• Extracted text:

The school is located on over 8 acres in the suburb of Penfield, New York and is divided into 3 school levels: elementary, middle, and high school. Each level has their own sections in the building while still sharing main areas, such as the auditorium, gym, and cafeteria. The property includes an athletic complex, construction of which was started in the spring of 2016 and which was funded in part by an anonymous $1 million gift.

The school building was originally built as Penfield High School and later served as Denonville Junior High School and New Covenant Fellowship Church before being obtained by The Charles Finney School.

==Athletics==
Finney participates in New York State Public High School Athletic Association (NYSPHSAA) Section V interscholastic athletics and is also a member of the Private-Parochial League. In a unique arrangement, the football team is actually composed of students from two schools: Finney and Northstar Christian Academy in Gates, New York. The two schools, rivals in other sports, have been cooperating in football since 2011.

===Athletic teams===

Interscholastic Athletic Teams
| Sport | Level | Season | Gender |
|---|---|---|---|
| Baseball | V | Spring | Boys |
| Basketball | V, JV, M | Winter | Boys, Girls |
| Cross Country | V | Fall | Boys, Girls |
| Soccer | V, JV, M | Fall | Boys, Girls |
| Softball | V, JV, M | Spring | Girls |
| Track (outdoor) | V, M | Spring | Co-ed |
| Volleyball | V, JV, M | Fall | Girls |
| Football | V, JV | Fall | Boys |

- V = Varsity, JV = Junior Varsity, M = Modified

===Athletic accomplishments===
- Two NY State Boys Basketball Championships
- Six Section V Boys Basketball Championships
- One Section V Girls Basketball Championship
- One Section V Girls Soccer Championship
- Two Section V Boys Soccer Championships
- Two Section V Girls Cheerleading Championships
- One Section V Boys Golf Championship

==International program==
The Charles Finney School has an active international student program, giving both local and international students opportunities to broaden their global perspectives and increase cultural understanding. Finney has welcomed students from all over the world, including China, Spain, Italy, Russia, South Korea, Cayman Islands, Panama, Brazil, and Germany.

==Extra-curricular activities==
===Project Compassion===
Students involved with the extra-curricular program Project Compassion have traveled 55,140 miles bringing "acts of compassion" to people in New York, New Jersey, Pennsylvania, Tennessee, Arkansas, Kentucky, Louisiana, Oklahoma, Maryland, North Carolina, Missouri, Ohio, Michigan, and the countries of Malawi, Mexico, and Haiti. Project Compassion outreaches are inspired by Jesus, who "did not come to be served, but to serve" (Matthew 20:28). Since September 2012, students have completed over 1,000 "acts of compassion" and served on 23 missions trips, impacting 3,200 people.

===FIRST Robotics===
FIRST Robotics Team 1405 was founded in 2003 at The Charles Finney School. The team has competed internationally twice—in 2013 and in 2016.

Robotics awards:
- Winner – 2004 Chesapeake Regional
- Winner – 2013 Finger Lakes Regional
- Imagery Award – 2015 Finger Lakes Regional
- Finalist – 2016 FIRST Championship
- Winner – 2016 Finger Lakes Regional
- Creativity Award – 2016 Finger Lakes Regional

==Equality==

In September 2022, the school decided to change its policy and reserves the right to discontinue enrollment of LGBTQ students. The 2022 - 2023 Student Handbook addresses discrimination, but only racial.

• Data extract:
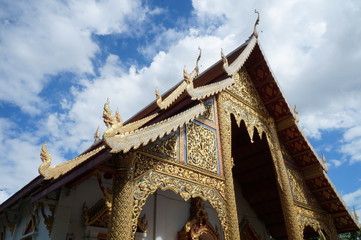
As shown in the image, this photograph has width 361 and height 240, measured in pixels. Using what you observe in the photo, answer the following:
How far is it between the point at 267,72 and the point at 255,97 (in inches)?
26.3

• Required action 1: In the text on The Charles Finney School, please rewrite the stretch from "In September 2022, the" through "but only racial.", swapping in "rules" for "policy".
• Required action 2:
Using the text on The Charles Finney School, answer these:
(a) In what year was FIRST Robotics Team 1405 founded?
(b) How many miles have students in Project Compassion traveled?
(c) Since what year have Finney and Northstar Christian Academy cooperated in football?

• Answer space 1:
In September 2022, the school decided to change its rules and reserves the right to discontinue enrollment of LGBTQ students. The 2022 - 2023 Student Handbook addresses discrimination, but only racial.

• Answer space 2:
(a) 2003
(b) 55,140 miles
(c) 2011